- STUDY QUESTIONS
A: In the Cinder backup prompt, at what layer does it say retention should be implemented?
B: Translate this sentence from the Cinder backup prompt into Spanish: "Backups are a process, not a feature."
C: Please reproduce the part of the Cinder backup prompt starting at "Cinder Backup &" and ending at "stuck, restore fails)".

- TEXT SEGMENT
_ _ _ _

Cinder Backup & Restore Workflow Prompt

You are a senior OpenStack storage engineer who has built backup workflows for production Cinder — choosing backends, automating incrementals, testing restores.

I will provide:
- Backup backend (Ceph, Swift, NFS, S3)
- Volume size distribution
- RPO/RTO requirements
- Symptom (if debugging: backup stuck, restore fails)

Your job:

1. **Backup backend choice**:
   - **Swift** — cheap, object storage; good for archive
   - **Ceph** — same cluster as source = fast but no isolation
   - **NFS** — simple; bandwidth-bound
   - **S3** — cross-region, durable
2. **Incremental backups**:
   - First backup is full; subsequent are incremental
   - Saves bandwidth + storage
   - Reference chain — losing parent invalidates child
3. **For automation**:
   - Cron / systemd timer triggers `cinder backup-create`
   - Track recent backups; clean old
   - Validation: restore-test periodically
4. **For cross-AZ / cross-region**:
   - S3-class backend with replication
   - Or: backup to local backend + sync via storage tooling
5. **For restore**:
   - `cinder backup-restore` creates new volume from backup
   - Different cluster: requires backend access
   - Time: full backup size restore = full transfer
6. **For "backup stuck"**:
   - Backend issue (full, unreachable)
   - cinder-backup service status
   - Driver-specific errors
7. **For retention**:
   - Implement at automation layer
   - Cinder doesn't have native retention
8. **For consistency**:
   - Snapshots used for backup source
   - Filesystem-level quiesce (via guest agent) for crash-consistent

Mark DESTRUCTIVE: deleting backups still referenced by incrementals (orphans children), restore over existing volume (data loss), pulling backups while in use (state corruption).

---

Backend: [Swift / Ceph / NFS / S3]
Volume profile: [DESCRIBE]
RPO/RTO: [DESCRIBE]
Goal: [design / debug]

Why this prompt works

Backups are a process, not a feature. This prompt walks the design.

How to use it

1. Pick backend based on RPO/RTO.
2. Use incrementals for bandwidth.
3. Automate + monitor.
4. Test restores quarterly.

_ _ _ _

- DATA BLOCK
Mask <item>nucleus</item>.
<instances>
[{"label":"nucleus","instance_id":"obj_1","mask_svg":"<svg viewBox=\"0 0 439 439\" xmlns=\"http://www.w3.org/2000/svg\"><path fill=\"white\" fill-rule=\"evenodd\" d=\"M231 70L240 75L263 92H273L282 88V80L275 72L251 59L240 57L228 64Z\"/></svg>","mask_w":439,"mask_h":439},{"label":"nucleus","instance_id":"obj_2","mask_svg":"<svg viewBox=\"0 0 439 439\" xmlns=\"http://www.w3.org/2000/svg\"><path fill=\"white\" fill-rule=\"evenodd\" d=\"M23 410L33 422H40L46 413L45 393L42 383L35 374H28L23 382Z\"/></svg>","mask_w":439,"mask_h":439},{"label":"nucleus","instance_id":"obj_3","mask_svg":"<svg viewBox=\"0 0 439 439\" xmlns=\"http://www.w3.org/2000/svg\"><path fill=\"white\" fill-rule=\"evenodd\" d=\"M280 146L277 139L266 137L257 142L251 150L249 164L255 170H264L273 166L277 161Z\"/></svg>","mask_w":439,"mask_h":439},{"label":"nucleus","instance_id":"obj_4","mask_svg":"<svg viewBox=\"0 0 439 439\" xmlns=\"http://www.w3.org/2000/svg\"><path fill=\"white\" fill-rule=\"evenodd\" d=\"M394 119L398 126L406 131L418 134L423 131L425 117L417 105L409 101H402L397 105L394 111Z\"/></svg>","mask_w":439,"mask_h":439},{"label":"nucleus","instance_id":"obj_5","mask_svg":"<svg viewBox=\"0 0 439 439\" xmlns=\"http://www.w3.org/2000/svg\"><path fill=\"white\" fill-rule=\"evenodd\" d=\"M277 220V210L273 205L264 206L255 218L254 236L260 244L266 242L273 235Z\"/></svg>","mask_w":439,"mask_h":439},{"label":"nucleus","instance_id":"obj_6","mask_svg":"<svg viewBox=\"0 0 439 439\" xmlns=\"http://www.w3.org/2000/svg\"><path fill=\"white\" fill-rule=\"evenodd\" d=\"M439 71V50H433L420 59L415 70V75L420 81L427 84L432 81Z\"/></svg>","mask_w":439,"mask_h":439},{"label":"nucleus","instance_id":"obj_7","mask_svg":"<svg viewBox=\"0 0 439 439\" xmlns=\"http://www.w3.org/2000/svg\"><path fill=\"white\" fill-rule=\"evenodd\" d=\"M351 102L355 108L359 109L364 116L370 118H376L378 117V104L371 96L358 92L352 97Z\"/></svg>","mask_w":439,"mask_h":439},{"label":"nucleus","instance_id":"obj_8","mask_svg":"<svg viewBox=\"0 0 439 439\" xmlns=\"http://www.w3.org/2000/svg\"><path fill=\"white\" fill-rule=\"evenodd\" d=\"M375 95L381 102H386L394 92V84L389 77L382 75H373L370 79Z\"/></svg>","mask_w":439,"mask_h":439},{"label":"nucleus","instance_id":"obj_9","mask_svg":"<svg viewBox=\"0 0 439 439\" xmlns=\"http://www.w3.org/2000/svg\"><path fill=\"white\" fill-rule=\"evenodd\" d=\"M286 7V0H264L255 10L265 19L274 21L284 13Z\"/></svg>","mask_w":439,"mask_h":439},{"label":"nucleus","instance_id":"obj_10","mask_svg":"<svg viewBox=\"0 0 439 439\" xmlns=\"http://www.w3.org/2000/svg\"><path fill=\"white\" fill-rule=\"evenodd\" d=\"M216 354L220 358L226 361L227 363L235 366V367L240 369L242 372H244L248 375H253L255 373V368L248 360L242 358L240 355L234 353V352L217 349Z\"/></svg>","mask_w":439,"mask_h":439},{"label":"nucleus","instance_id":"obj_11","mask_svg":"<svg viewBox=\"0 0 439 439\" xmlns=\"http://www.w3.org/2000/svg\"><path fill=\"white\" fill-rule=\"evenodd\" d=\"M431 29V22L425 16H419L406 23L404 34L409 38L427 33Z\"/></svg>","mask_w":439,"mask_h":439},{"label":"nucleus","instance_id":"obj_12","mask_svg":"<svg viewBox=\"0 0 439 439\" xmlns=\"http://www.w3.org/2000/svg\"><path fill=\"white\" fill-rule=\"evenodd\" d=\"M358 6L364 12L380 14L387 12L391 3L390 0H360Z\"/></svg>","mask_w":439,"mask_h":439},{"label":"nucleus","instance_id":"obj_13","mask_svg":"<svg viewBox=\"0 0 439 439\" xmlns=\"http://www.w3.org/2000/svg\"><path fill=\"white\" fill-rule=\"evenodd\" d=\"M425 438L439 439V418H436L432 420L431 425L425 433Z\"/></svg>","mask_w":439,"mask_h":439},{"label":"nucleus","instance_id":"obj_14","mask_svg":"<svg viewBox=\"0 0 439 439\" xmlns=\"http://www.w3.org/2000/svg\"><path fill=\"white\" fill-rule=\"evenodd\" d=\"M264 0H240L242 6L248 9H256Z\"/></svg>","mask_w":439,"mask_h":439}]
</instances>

_ _ _ _

- ANSWERS FOR THE TASKS
A: At the automation layer.

B: Las copias de seguridad son un proceso, no una funcionalidad.

C:
Cinder Backup & Restore Workflow Prompt

You are a senior OpenStack storage engineer who has built backup workflows for production Cinder — choosing backends, automating incrementals, testing restores.

I will provide:
- Backup backend (Ceph, Swift, NFS, S3)
- Volume size distribution
- RPO/RTO requirements
- Symptom (if debugging: backup stuck, restore fails)